● **What you will do**: Only the tail of the listing is wanted: the line containing "wordpress XML导出" and all after it, repeated exactly, pictures omitted.

- Opening Delimiter -

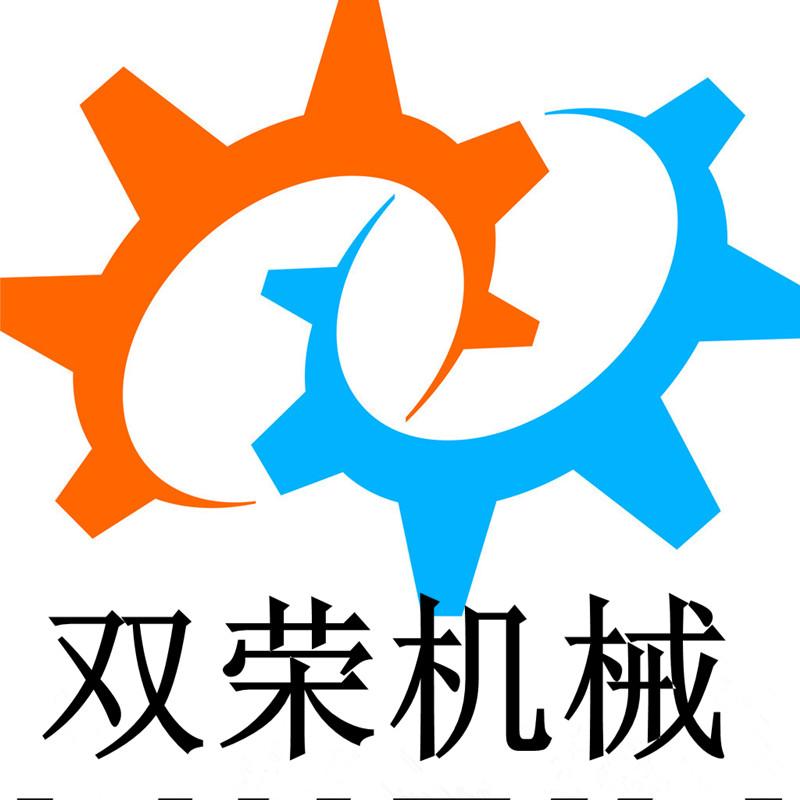 大城縣雙榮機械設備廠
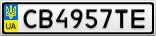 Номерной знак - CB4957TE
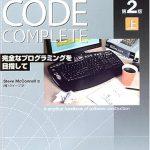 CODE COMPLETE 第2版 完全なプログラミングを目指して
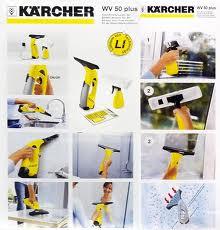 Karcher WV 50+ w atrakcyjnej cenie 195zł @ Siglo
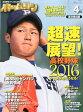 ショッピング高校野球 ホームラン増刊 超速展望!高校野球2016シーズンはこうなる! 2016年 04月号 [雑誌]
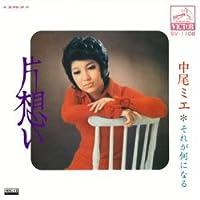 片想い (MEG-CD)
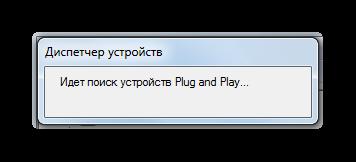 Obnovlenie-konfiguratsii-oborudovaniya-v-Dispetchere-ustroystv-v-Windows-7.png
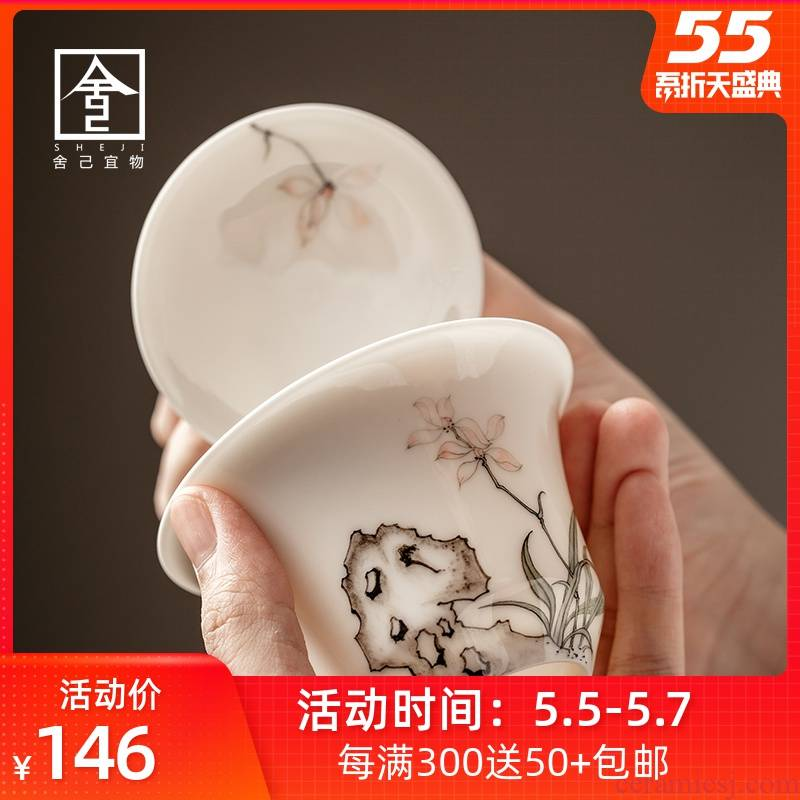 "The Self - ""appropriate content taihu hand - made tureen jingdezhen single CPU use kung fu tea bowl with a single suit"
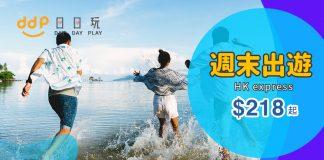 HK express週末優惠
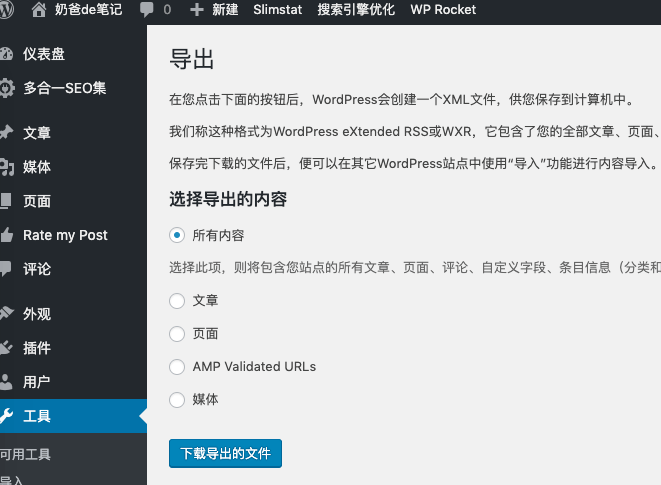 wordpress XML导出
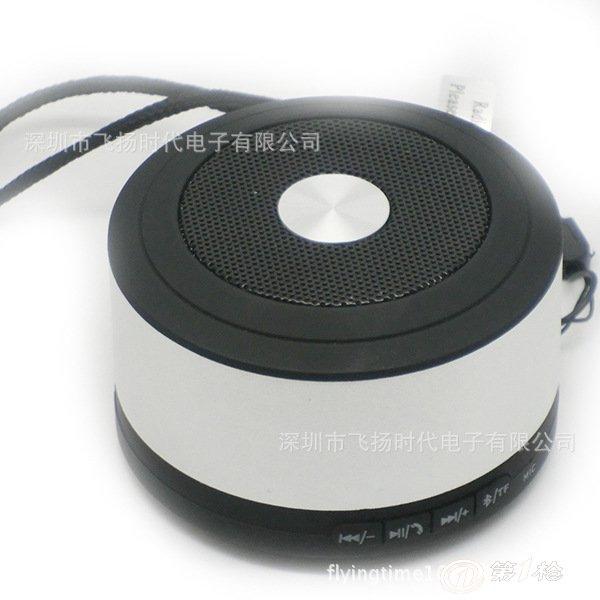 深圳品牌小米音响批发 迷你圆鼓蓝牙音箱 可插卡蓝牙通话 收音机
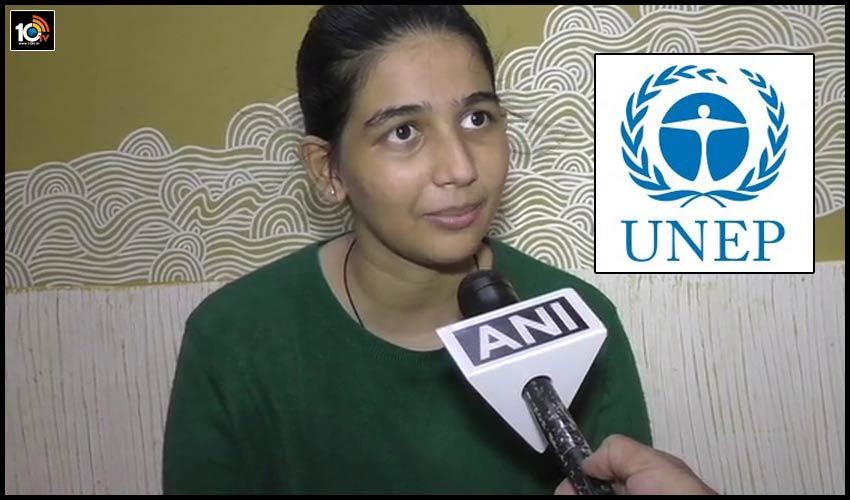 UN ఎన్విరాన్మెంట్ అంబాసిడర్గా 17 ఏళ్ల గుజరాత్ బాలిక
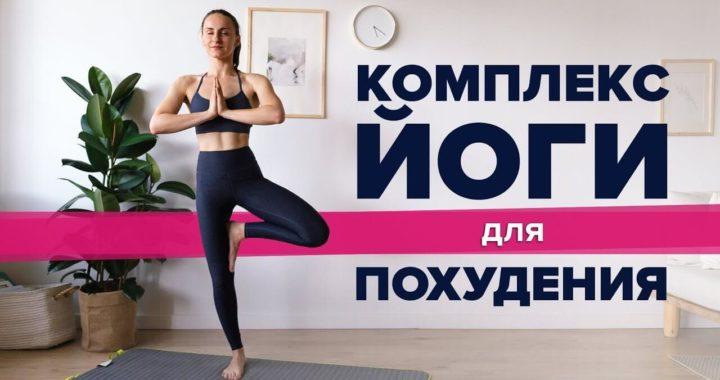 Комплекс йоги для похудения на все тело.
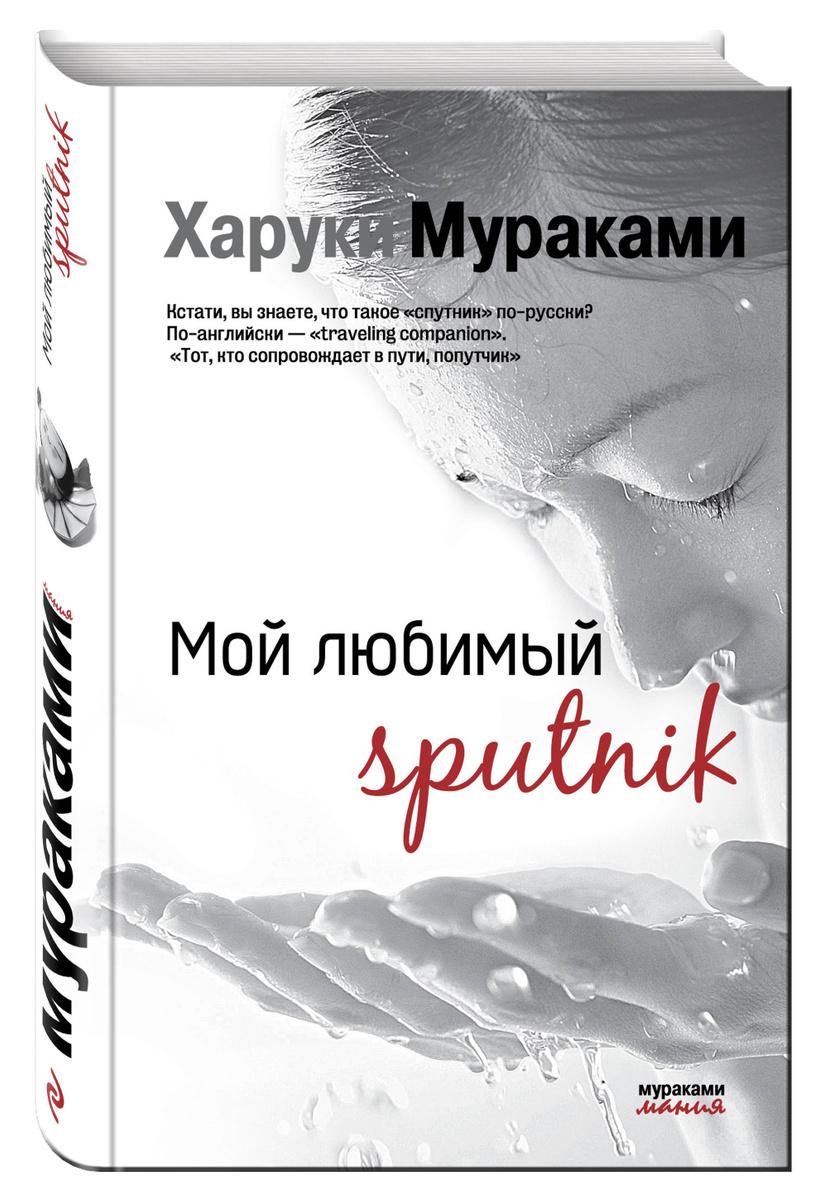 Мой любимый sputnik / Suputoniku-no koibito   Мураками Харуки #1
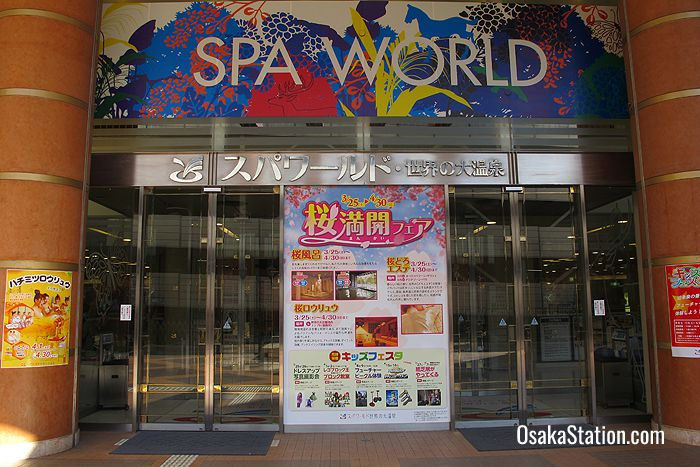 The entrance to Spa World is on the 2nd floor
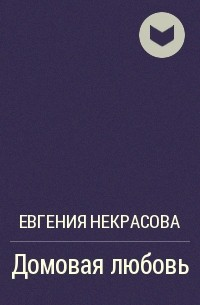 Евгения Некрасова - Домовая любовь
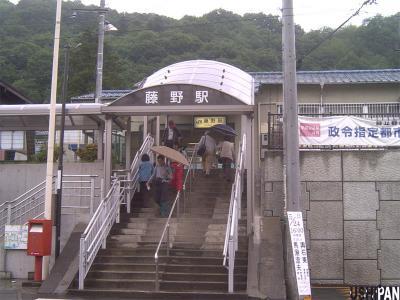 陣馬山20090524a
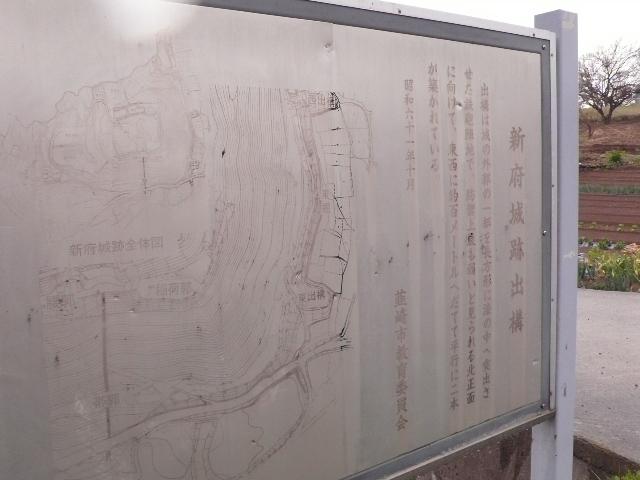 2008.4.7. 甲府城と新府城 012.jpg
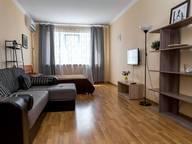 Сдается посуточно 1-комнатная квартира в Краснодаре. 50 м кв. Фабричная, 10
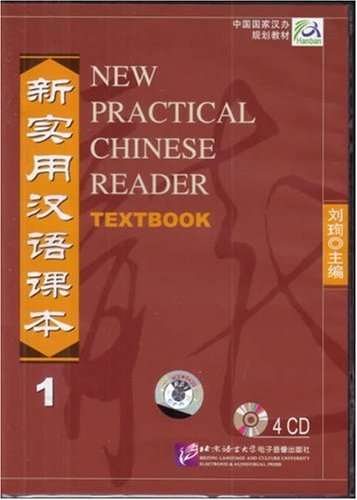 New Practical Chinese Reader : Textbook 1st edition cover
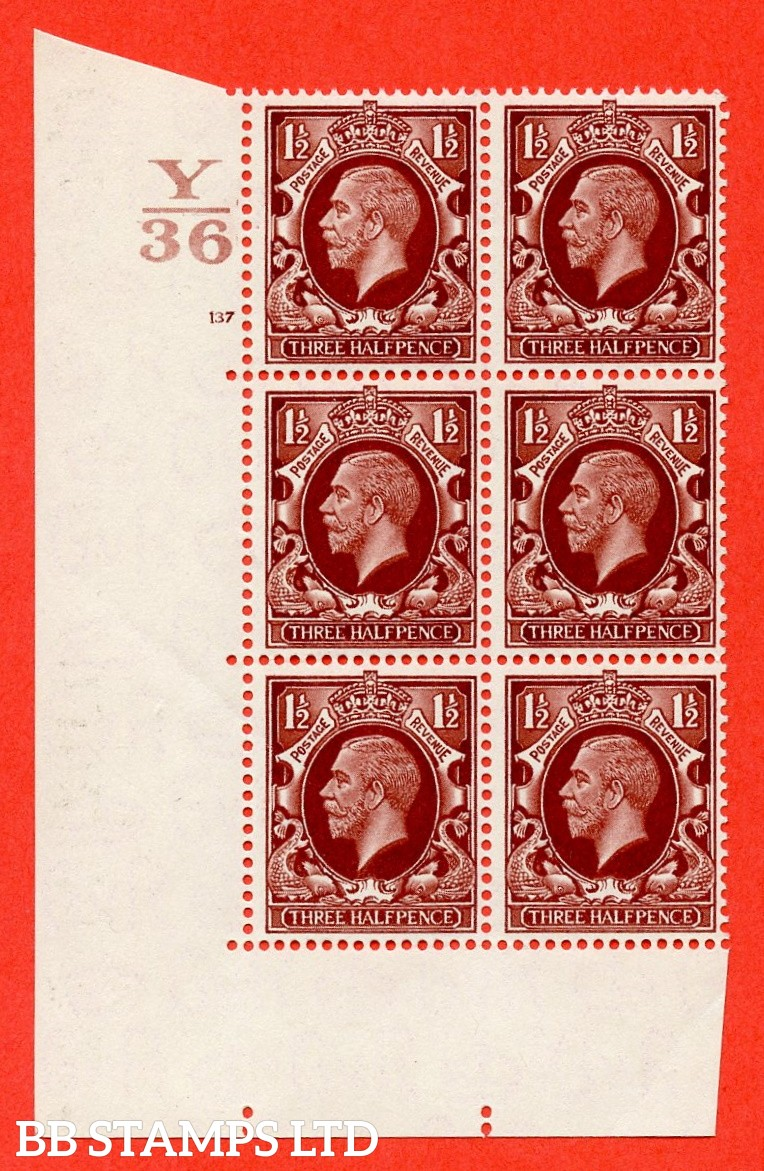 "SG. 441. N53. 1½d Red-Brown. A superb UNMOUNTED MINT "" Control Y36 cylinder 137 no dot "" control block of 6 with perf type 5 E/I"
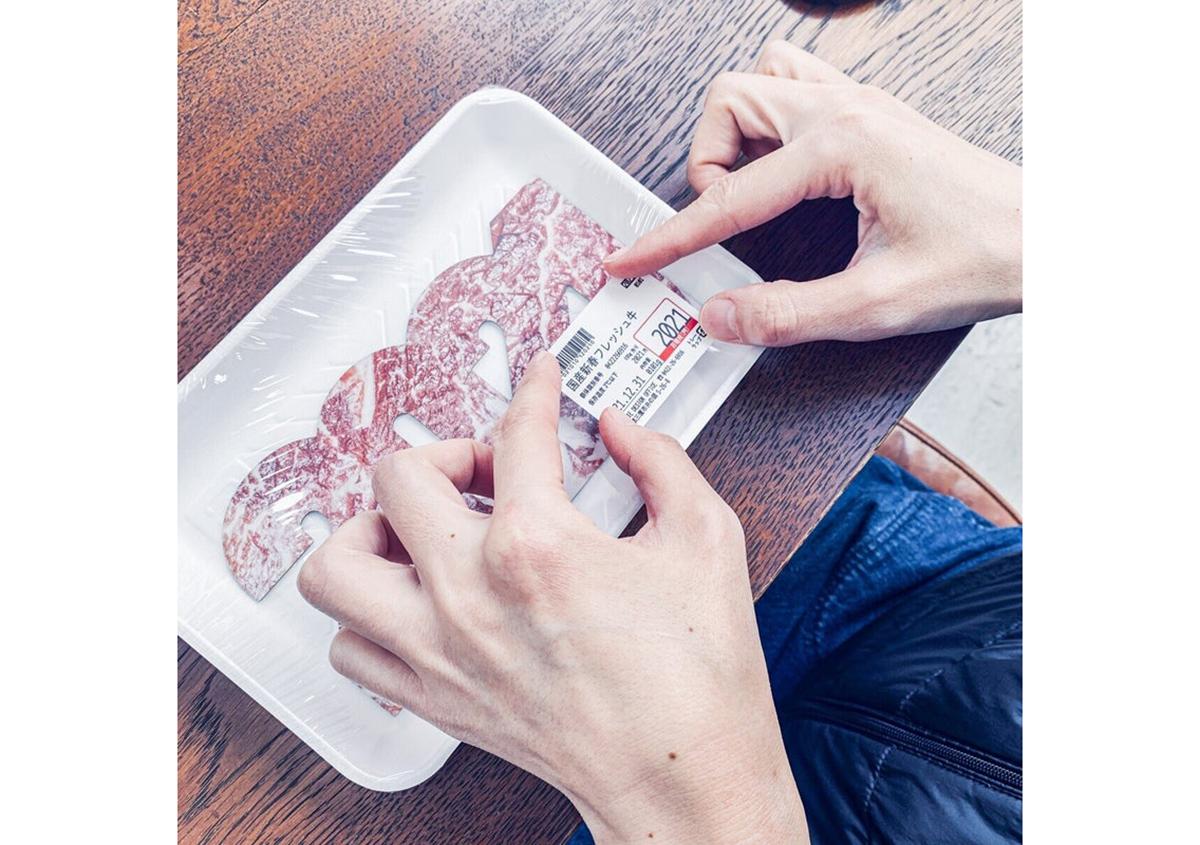 (写真40) | NECKTIE design office 千星健夫さんが作るクリエイティブな年賀状(後編) - 生田信一(ファーインク) | 活版印刷研究所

- Closing Delimiter -

● **Written reply**:
 wordpress XML导出
 深圳品牌小米音响批发 迷你圆鼓蓝牙音箱 可插卡蓝牙通话 收音机
 UN ఎన్విరాన్మెంట్ అంబాసిడర్గా 17 ఏళ్ల గుజరాత్ బాలిక
 Комплекс йоги для похудения на все тело.
 Мой любимый sputnik / Suputoniku-no koibito   Мураками Харуки #1
 The entrance to Spa World is on the 2nd floor
 Евгения Некрасова - Домовая любовь
 陣馬山20090524a
 2008.4.7. 甲府城と新府城 012.jpg
 Сдается посуточно 1-комнатная квартира в Краснодаре. 50 м кв. Фабричная, 10
 New Practical Chinese Reader : Textbook 1st edition cover
 "SG. 441. N53. 1½d Red-Brown. A superb UNMOUNTED MINT "" Control Y36 cylinder 137 no dot "" control block of 6 with perf type 5 E/I"
 (写真40) | NECKTIE design office 千星健夫さんが作るクリエイティブな年賀状(後編) - 生田信一(ファーインク) | 活版印刷研究所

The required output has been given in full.